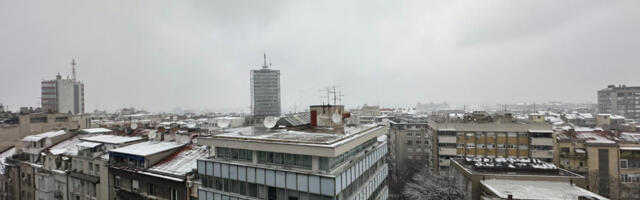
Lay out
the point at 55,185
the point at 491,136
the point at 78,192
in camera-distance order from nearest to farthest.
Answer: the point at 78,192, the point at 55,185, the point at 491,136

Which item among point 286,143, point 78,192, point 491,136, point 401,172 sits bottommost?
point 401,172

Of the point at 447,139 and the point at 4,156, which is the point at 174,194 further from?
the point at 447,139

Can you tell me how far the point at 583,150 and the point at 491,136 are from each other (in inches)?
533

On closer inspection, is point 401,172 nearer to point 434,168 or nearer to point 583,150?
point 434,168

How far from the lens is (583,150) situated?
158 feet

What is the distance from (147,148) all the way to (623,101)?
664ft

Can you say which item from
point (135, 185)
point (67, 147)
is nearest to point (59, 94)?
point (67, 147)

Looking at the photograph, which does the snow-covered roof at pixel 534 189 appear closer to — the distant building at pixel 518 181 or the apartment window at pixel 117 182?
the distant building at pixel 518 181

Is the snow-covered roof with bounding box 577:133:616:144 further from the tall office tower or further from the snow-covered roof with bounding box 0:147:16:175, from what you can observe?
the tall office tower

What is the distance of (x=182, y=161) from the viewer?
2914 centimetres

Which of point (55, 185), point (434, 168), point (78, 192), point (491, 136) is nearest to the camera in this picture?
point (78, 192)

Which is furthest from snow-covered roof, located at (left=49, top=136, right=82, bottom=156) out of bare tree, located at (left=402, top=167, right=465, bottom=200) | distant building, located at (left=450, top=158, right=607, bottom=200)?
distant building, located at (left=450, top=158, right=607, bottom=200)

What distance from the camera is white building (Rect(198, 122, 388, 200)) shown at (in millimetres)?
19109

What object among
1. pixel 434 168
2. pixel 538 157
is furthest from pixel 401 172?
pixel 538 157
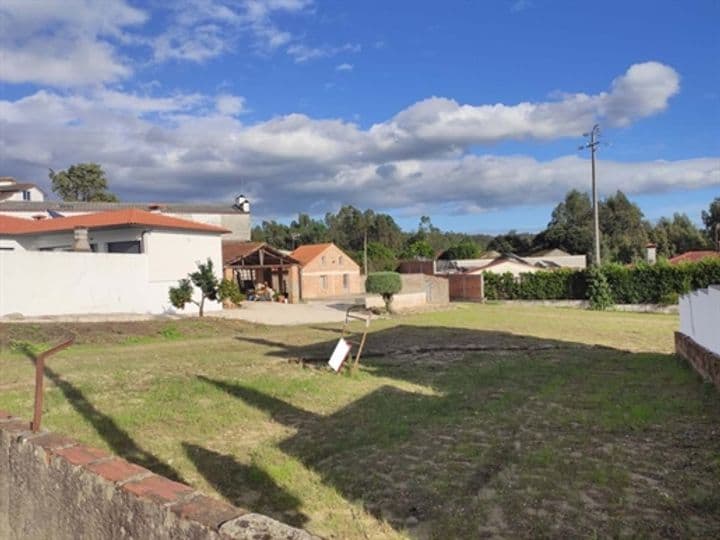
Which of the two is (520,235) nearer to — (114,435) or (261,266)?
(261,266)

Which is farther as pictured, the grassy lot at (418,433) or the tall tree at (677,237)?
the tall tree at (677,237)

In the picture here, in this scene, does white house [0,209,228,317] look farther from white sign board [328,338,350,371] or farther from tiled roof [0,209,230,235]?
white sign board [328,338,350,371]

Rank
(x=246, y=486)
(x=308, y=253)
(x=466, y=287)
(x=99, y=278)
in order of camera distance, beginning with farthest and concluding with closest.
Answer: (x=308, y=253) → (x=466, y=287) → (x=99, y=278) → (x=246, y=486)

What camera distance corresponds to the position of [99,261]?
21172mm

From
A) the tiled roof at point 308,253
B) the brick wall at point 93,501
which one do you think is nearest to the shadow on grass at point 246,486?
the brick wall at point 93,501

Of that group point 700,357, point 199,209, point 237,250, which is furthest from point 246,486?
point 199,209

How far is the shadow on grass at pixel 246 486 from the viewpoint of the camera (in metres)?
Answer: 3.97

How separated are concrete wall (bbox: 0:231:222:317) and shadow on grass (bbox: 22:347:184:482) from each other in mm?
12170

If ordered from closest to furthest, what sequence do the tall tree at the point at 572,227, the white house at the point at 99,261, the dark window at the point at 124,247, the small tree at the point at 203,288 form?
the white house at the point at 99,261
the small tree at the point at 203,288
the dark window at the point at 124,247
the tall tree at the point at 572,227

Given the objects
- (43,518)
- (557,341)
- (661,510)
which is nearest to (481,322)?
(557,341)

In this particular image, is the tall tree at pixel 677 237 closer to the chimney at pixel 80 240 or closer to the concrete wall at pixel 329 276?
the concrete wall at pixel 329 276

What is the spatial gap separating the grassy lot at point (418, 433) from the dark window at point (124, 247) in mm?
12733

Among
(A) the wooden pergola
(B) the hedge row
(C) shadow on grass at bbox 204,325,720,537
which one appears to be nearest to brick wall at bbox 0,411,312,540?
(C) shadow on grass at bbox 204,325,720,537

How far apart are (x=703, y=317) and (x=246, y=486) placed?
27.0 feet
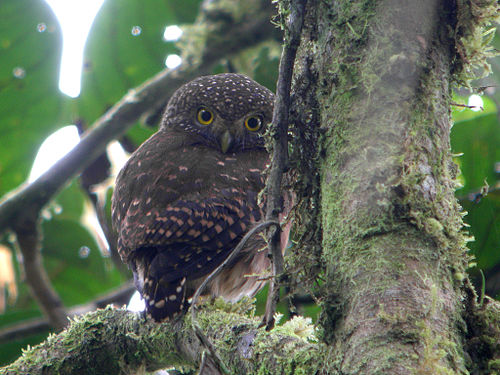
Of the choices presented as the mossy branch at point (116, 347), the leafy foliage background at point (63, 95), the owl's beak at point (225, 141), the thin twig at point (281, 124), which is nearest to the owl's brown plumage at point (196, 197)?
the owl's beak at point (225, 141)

- - - -

Task goal: Express the rows, from the line containing "Of that group" through the last line of the rows, as a JSON list of strings, with one string per line. Omit blank lines and leave the pictures out.

Response to this task:
[
  "Of that group point 700,357, point 199,209, point 237,250, which is furthest from point 246,486?",
  "point 199,209",
  "How far is the shadow on grass at pixel 246 486 from the viewpoint of the camera (in metres)?",
  "Answer: 3.97",
  "How separated are concrete wall (bbox: 0:231:222:317) and shadow on grass (bbox: 22:347:184:482) from each other in mm?",
  "12170",
  "If ordered from closest to furthest, what sequence do the tall tree at the point at 572,227, the white house at the point at 99,261, the dark window at the point at 124,247, the small tree at the point at 203,288 form?",
  "the white house at the point at 99,261",
  "the small tree at the point at 203,288",
  "the dark window at the point at 124,247",
  "the tall tree at the point at 572,227",
  "Given the objects",
  "- (43,518)",
  "- (557,341)",
  "- (661,510)",
  "which is nearest to (481,322)?",
  "(557,341)",
  "In this particular image, is the tall tree at pixel 677 237 closer to the chimney at pixel 80 240 or closer to the concrete wall at pixel 329 276?",
  "the concrete wall at pixel 329 276",
  "What is the spatial gap separating the grassy lot at point (418, 433) from the dark window at point (124, 247) in mm?",
  "12733",
  "Among",
  "(A) the wooden pergola",
  "(B) the hedge row",
  "(C) shadow on grass at bbox 204,325,720,537",
  "which one appears to be nearest to brick wall at bbox 0,411,312,540?",
  "(C) shadow on grass at bbox 204,325,720,537",
  "How far apart are (x=703, y=317) and (x=246, y=486) placed?",
  "27.0 feet",
  "Of the choices presented as the mossy branch at point (116, 347), the leafy foliage background at point (63, 95), the owl's beak at point (225, 141), the thin twig at point (281, 124), which is nearest to the owl's brown plumage at point (196, 197)?",
  "the owl's beak at point (225, 141)"
]